Fortunatamente non temiamo che le nostre libertà civili possano oggi essere compromesse da regimi autoritari. Ma, nel tempo complesso che viviamo, tanto basta per essere certi di poter davvero esercitare a pieno la nostra libertà?  La nostra capacità critica, la nostra autonomia di giudizio, la nostra responsabilità. Perché, ad esempio, pur al di fuori del fanatismo ideologico che ha sorretto i regimi criminali del cosiddetto “secolo breve”, siamo ancora alla ricerca del capo carismatico di turno? Perché le stesse forze politiche sono tutte o quasi, potentati personali di questo o quel presunto leader? Non c’è forse una complicità implicita di tanti, troppi cittadini che avvertono la fatica morale, psicologica e cognitiva di un pensiero critico ed autonomo che, oggi più di ieri, costa la fatica di portare a sintesi una pluralità enorme di versanti, cosicché è più comodo e rassicurante marciare, allineati e coperti, al seguito del cosiddetto “uomo forte”?
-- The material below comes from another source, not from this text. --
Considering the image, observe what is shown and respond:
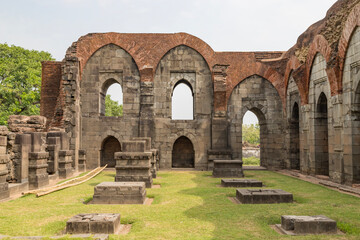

Al di là di molte apparenze di segno contrario, non vi sono ambienti non marginali che sembrano “stanchi” di essere liberi e consegnati a sé stessi, appesantiti da una responsabilità difficile che è più agevole delegare? Non è più prudente schivare il “rischio della libertà” come lo chiama Papa Francesco ed adagiarsi nella bambagia di un conformismo accettabile? Del resto, nelle società ad alto sviluppo, se osserviamo attentamente, agiscono potenti fattori di omologazione , funzionali ad “oliare” un certo tipo di sviluppo. Le mode e la pubblicità, la rincorsa agli “status symbol”, mille sollecitazioni oltre la soglia di fisiologica sopportazione, messaggi subliminali e suggestioni, abiti mentali “pret a porter”, giudizi prefabbricati ad arte: la facoltà di giudicare in proprio è messa a dura prova.
E’ più comodo intrupparsi nel gregge che non camminare da soli, magari controvento.
Del resto, sotto il ribollire effervescente che osserviamo in superficie, quel concerto di poteri che tendono a stabilizzare il “sistema” a dispetto delle profonde fatture che lo attraversano, distilla quel pensiero unico che pialla e leviga quanto più possibile le opinioni dissonanti, le avvolge e le rende uniformi, omogenee e compatibili.
Siamo davvero – e fino a che punto – liberi? In effetti, noi pensiamo alla libertà come “diritto”. Non è forse giunto il momento di concepirla e coltivarla come “dovere”? Cioè come spazio interiore da costruire, nutrire, coltivare giorno per giorno, preservare ed in cui ospitare l’ autonomia critica e la responsabilità diretta, personale di ciascuno. Non è forse, anzitutto, qui la radice ed il motore della “trasformazione” di cui parla il nostro Manifesto ( CLICCA QUI ) e la stessa condizione “sine qua non” perché sia governabile una società.